I consume online media through different apps on different devices (plain browsers, Feedly, Twitter, etc.) and to archive interesting reads for future reference I developed a habit of e-mailing links to myself.
Gmail addresses are great for this purpose since an e-mail sent to firstname.lastname+Links@gmail.com still ends up in the inbox of firstname.lastname@gmail.com. Combining this with Gmail filters allows you to set up a rule so that all e-mails received on your-gmail-address+Links@gmail.com are archived automatically and are assigned a label that you can use to collect all blog posts you want to archive (I use the label Links).
I already collected a couple of hundred links to blog articles, webpages, pdfs, etc. that I feel compelled to do something interesting with (such as topic modelling and automatic summarization).
In this blog article I describe a pipeline that automatically accesses my Gmail account and extracts the readable text from all links I have sent myself over time. Of course I am opening a can of worms here since these e-mails come in lots of different formats and point to different materials:
Here I will use a rule-based approach to distinguish between these different formats.
These are the Python imports I will need throughout the pipeline:
import httplib2
from apiclient.discovery import build
from oauth2client.client import flow_from_clientsecrets
from oauth2client.file import Storage
from oauth2client.tools import run
import base64
import re
import requests
from lxml import etree
from StringIO import StringIO
import itertools as it
import urllib2
from pdfminer.pdfinterp import PDFResourceManager, PDFPageInterpreter
from pdfminer.converter import TextConverter
from pdfminer.layout import LAParams
from pdfminer.pdfpage import PDFPage
from cStringIO import StringIO
from collections import defaultdict
from lxml.etree import fromstring
import sqlite3
from datetime import datetime
import zlib
Google offer an API to many of their services including Gmail. The free of charge quota of the Gmail API is very generous and you will essentially not need to worry about going over the free allowance.
To access Gmail through Python you need to followe the steps outlined here here (all steps assume that you are logged into your Gmail account in the browser):
Get the Google API Python package
pip install google-api-python-client
and the following code (source) will
connect to the Gmail API and expose an API resource object pointed to by gmail_service
.
# Path to the client_secret.json file downloaded from the Developer Console
CLIENT_SECRET_FILE = 'client_secret.json'
# Check https://developers.google.com/gmail/api/auth/scopes for all available scopes
OAUTH_SCOPE = 'https://www.googleapis.com/auth/gmail.readonly'
# Location of the credentials storage file
STORAGE = Storage('gmail.storage')
# Start the OAuth flow to retrieve credentials
flow = flow_from_clientsecrets(CLIENT_SECRET_FILE, scope=OAUTH_SCOPE)
http = httplib2.Http()
# Try to retrieve credentials from storage or run the flow to generate them
credentials = STORAGE.get()
if credentials is None or credentials.invalid:
credentials = run(flow, STORAGE, http=http)

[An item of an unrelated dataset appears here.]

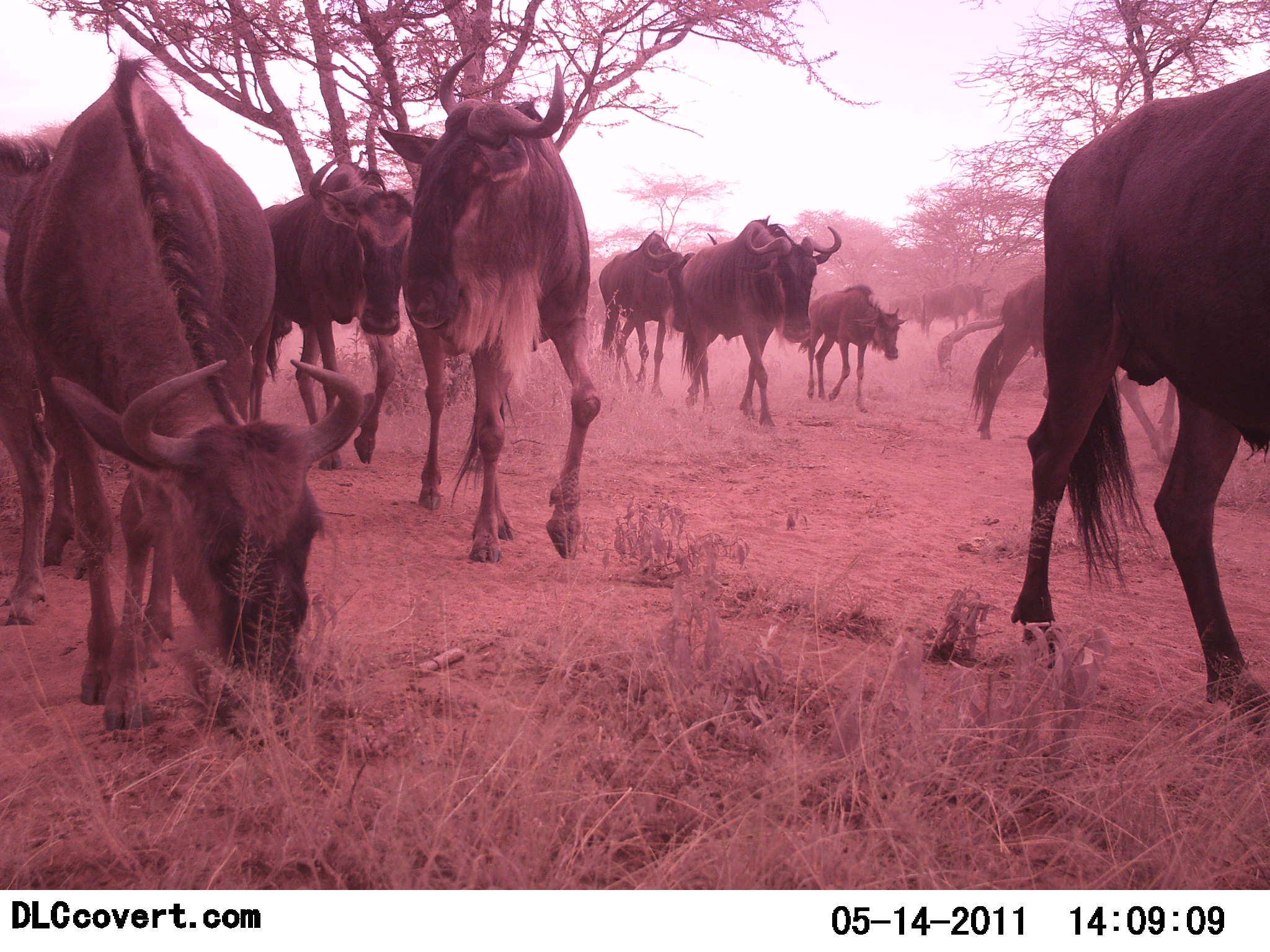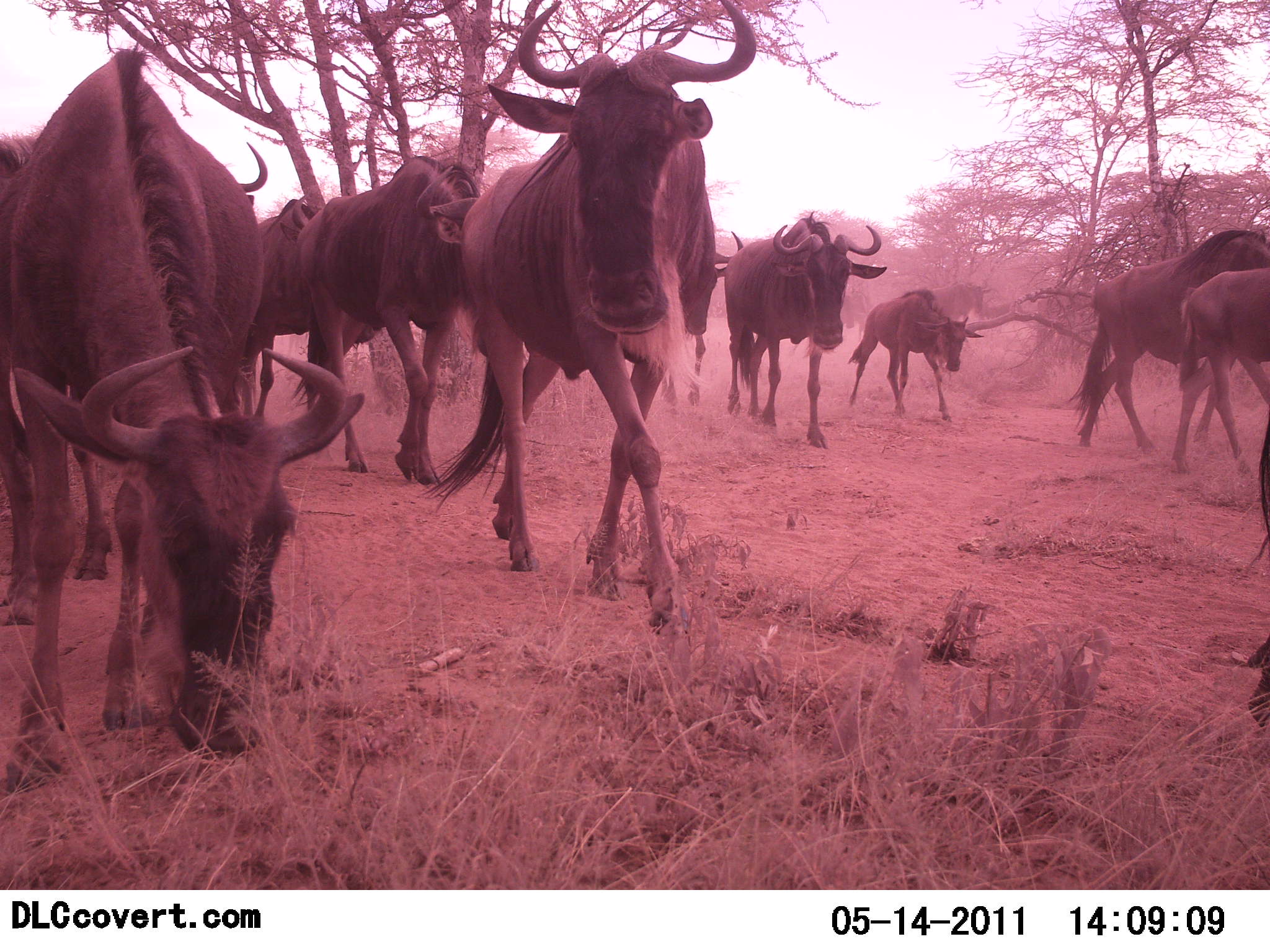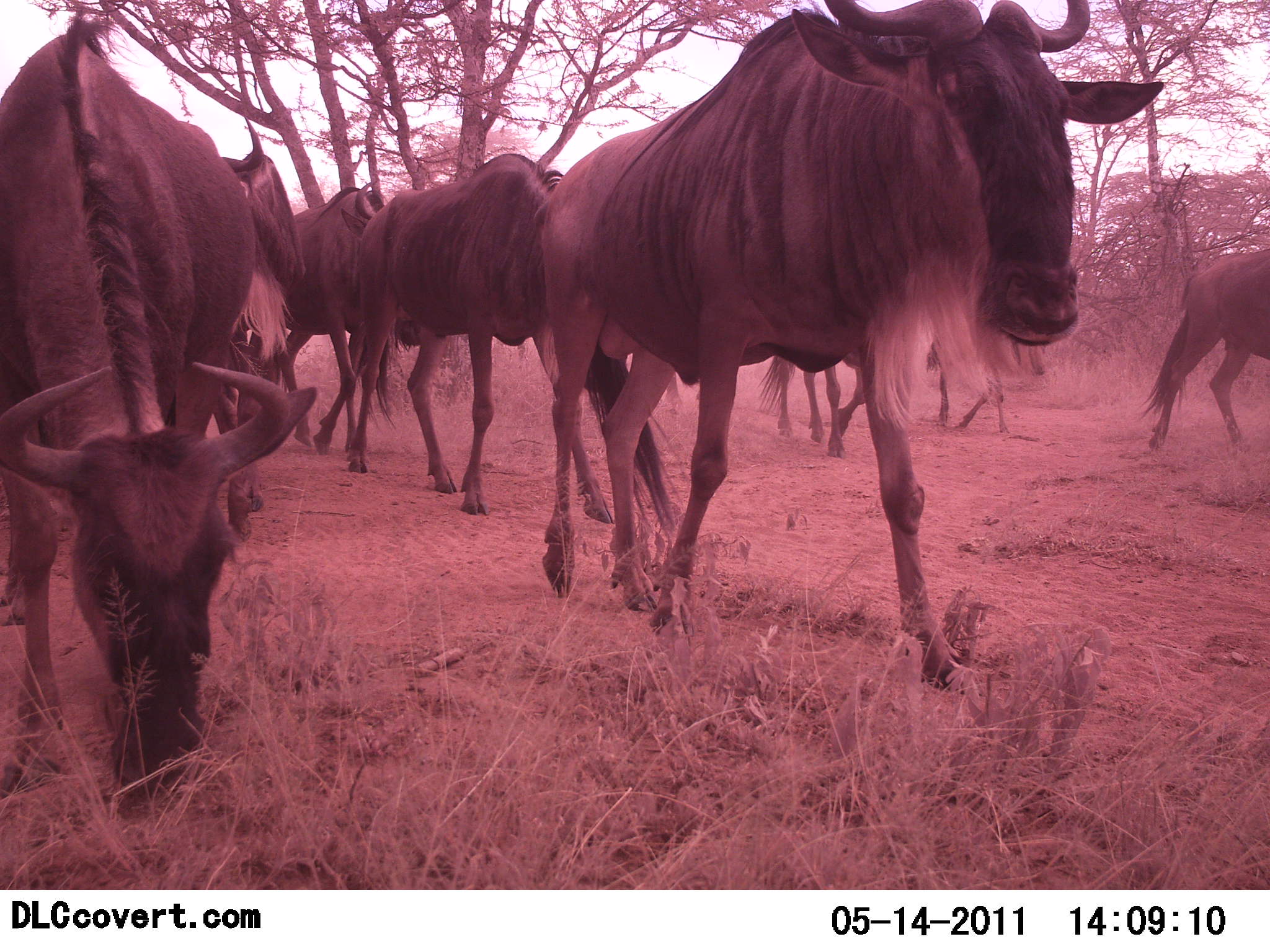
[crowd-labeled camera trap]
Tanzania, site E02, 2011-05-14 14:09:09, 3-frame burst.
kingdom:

# Authorize the httplib2.Http object with our credentials
http = credentials.authorize(http)
# Build the Gmail service from discovery
gmail_service = build('gmail', 'v1', http=http)
The Gmail API resource gmail_service
is the only object we need to query to eventually download
all e-mail bodies of interest.
The Gmail API reference explains how to use the different
resource types (labels, message lists, messages) that we need to work with.

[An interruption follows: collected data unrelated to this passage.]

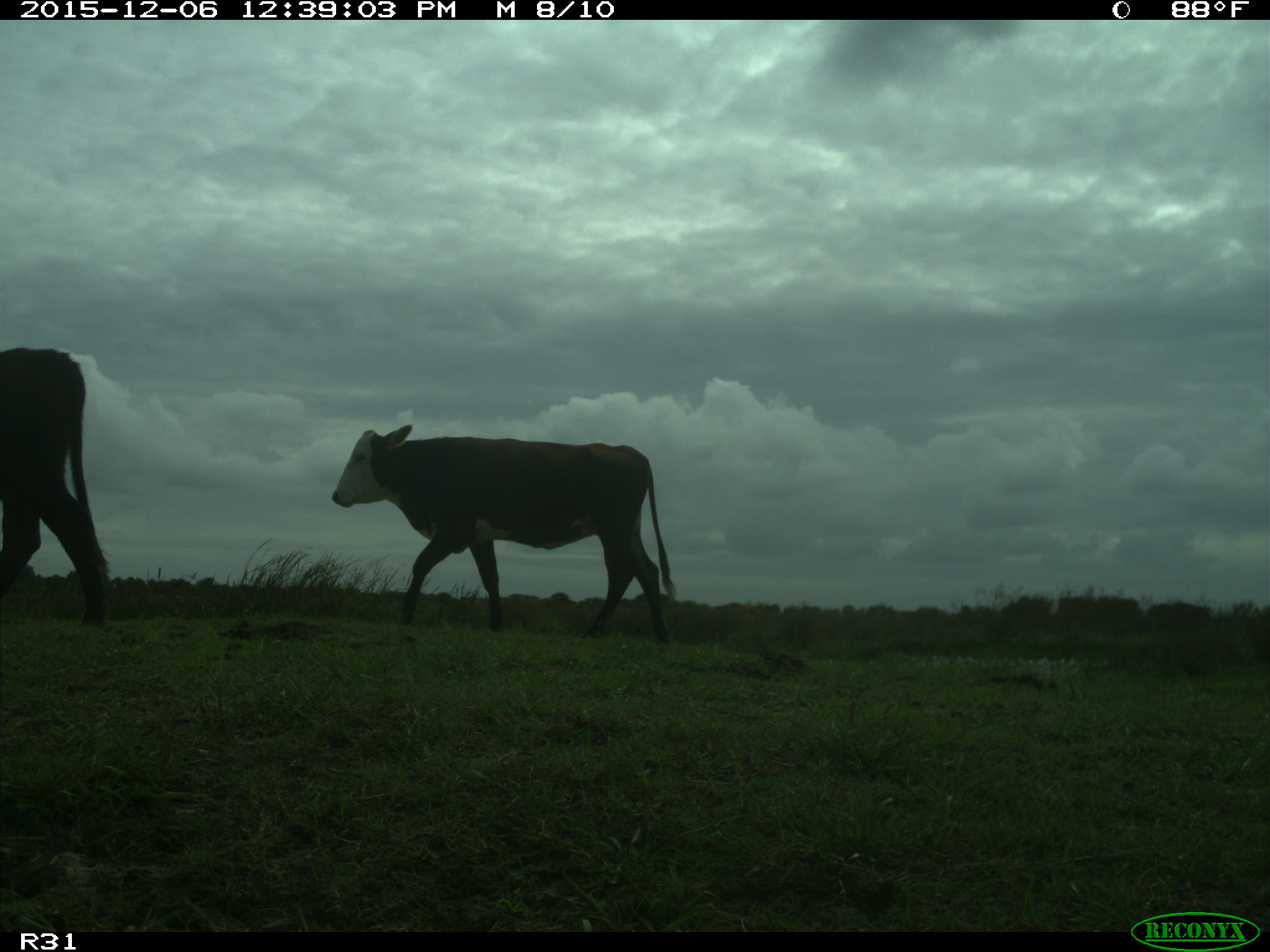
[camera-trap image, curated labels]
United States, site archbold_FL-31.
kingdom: Animalia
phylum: Chordata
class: Mammalia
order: Artiodactyla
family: Bovidae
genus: Bos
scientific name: Bos taurus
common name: domestic cow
Bos taurus (domestic cow).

The Gmail label of interest is known to me as Links but internally Gmail identifies all labels by a unique ID. The following code identifies the label ID that corresponds to the label name Links:
labels = gmail_service.users().labels().list(userId='me').execute()['labels'] # 'me' is the currently logged-in user
label_id = filter(lambda x: x['name'] == 'Links', labels)[0]['id']
We can now query gmail_serice
for all e-mail messages with the label Links (as identified by label_id
).
The API returns messages in pages of at most 100 messages so that we will need to track a pointer to the
next page (nextPageToken
) until all pages are consumed.
def get_message_ids():
""" Page through all messages in `label_id` """
next_page = None
while True:
if next_page is not None:
response = gmail_service.users().messages().list(userId='me', labelIds=[label_id], pageToken=next_page).execute()
else:
response = gmail_service.users().messages().list(userId='me', labelIds=[label_id]).execute()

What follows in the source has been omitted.